Re: Freezing without write I/O

From: Heikki Linnakangas <hlinnakangas(at)vmware(dot)com>
To: Andres Freund <andres(at)2ndquadrant(dot)com>
Cc: PostgreSQL-development <pgsql-hackers(at)postgresql(dot)org>, Robert Haas <robertmhaas(at)gmail(dot)com>
Subject: Re: Freezing without write I/O
Date: 2013-09-19 11:42:19
Message-ID: 523AE31B.5@vmware.com
Views: Raw Message | Whole Thread | Download mbox | Resend email
Thread:
Lists: pgsql-hackers

On 18.09.2013 16:22, Andres Freund wrote:
> On 2013-09-16 16:59:28 +0300, Heikki Linnakangas wrote:
>> Here's a rebased version of the patch, including the above-mentioned fixes.
>> Nothing else new.
>
> * We need some higherlevel description of the algorithm somewhere in the
> source. I don't think I've understood the concept from the patch alone
> without having read the thread previously.
> * why do we need to do the PageUpdateNeedsFreezing() dance in
> heap_page_prune? No xids should change during it.

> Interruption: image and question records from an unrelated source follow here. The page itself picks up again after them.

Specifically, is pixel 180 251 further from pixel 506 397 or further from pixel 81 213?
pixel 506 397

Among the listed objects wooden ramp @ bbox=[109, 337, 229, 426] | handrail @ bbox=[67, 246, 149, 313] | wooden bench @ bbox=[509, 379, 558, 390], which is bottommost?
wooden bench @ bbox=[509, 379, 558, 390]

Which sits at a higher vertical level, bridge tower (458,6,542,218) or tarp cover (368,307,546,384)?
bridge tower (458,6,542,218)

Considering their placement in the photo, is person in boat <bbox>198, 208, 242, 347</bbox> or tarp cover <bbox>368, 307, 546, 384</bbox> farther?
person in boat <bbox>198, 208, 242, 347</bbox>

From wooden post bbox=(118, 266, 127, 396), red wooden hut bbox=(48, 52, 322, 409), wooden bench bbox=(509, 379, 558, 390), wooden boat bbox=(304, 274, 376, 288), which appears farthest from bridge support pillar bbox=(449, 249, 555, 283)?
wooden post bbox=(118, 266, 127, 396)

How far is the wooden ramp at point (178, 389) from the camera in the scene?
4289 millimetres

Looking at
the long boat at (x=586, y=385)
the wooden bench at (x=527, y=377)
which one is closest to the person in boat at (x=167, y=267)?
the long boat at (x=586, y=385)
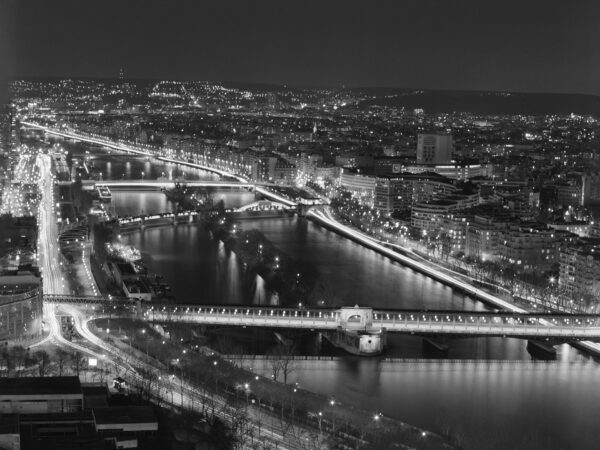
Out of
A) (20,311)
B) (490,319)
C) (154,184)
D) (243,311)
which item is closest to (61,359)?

Ah, but its LSN does change. Moving the LSN forward might move the LSN
from one xid-lsn range to another, requiring any XIDs on the page that
fall outside the xid range of the new xid-lsn range to be frozen.

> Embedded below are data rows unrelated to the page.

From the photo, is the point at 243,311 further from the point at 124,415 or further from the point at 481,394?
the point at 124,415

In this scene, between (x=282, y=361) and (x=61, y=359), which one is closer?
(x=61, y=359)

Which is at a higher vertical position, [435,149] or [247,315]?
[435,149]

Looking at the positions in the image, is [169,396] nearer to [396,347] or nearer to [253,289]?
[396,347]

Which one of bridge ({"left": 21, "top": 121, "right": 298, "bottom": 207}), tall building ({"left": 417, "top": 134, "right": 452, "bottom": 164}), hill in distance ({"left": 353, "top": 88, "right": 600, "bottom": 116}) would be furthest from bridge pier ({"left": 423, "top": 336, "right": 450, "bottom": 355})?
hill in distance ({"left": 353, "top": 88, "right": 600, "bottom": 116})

> * Why can we do a GetOldestXmin(allDbs = false) in
> BeginXidLSNRangeSwitch()?

Looks like a bug. I think I got the arguments backwards, was supposed to
be allDbs = true and ignoreVacuum = false. I'm not sure if vacuums could
be ignored, but 'false' is the safe option.

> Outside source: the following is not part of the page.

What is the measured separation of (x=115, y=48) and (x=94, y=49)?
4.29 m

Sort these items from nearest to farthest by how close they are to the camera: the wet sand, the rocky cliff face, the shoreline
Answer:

> * Is there any concrete reasoning behind the current values for
> XID_LSN_RANGE_INTERVAL and NUM_XID_LSN_RANGES or just gut feeling?

The values in the patch are:

#define NUM_XID_LSN_RANGES 100
#define XID_LSN_RANGE_INTERVAL 1000000

The interval is probably way too small for production, but a small value
is handy for testing, as you can get through ranges faster. Something
like 100 million would probably be a more suitable value for production.
With a smaller interval, you need to freeze more often, while with a
large interval, you can't truncate the clog as early.

NUM_XID_LSN_RANGES is also quite arbitrary. I don't have a good feeling
on what the appropriate sizing for that would be. Something like 5 or 10
would probably be enough. Although at the moment, the patch doesn't
handle the situation that you run out of slots very well. You could
merge some old ranges to make room, but ATM, it just stops creating new
ones.

> * the lsn ranges file can possibly become bigger than 512bytes (the size
> we assume to be written atomically) and you write it inplace. If we
> fail halfway through writing, we seem to be able to recover by using
> the pageMatureLSN from the last checkpoint, but it seems better to
> do the fsync(),rename(),fsync() dance either way.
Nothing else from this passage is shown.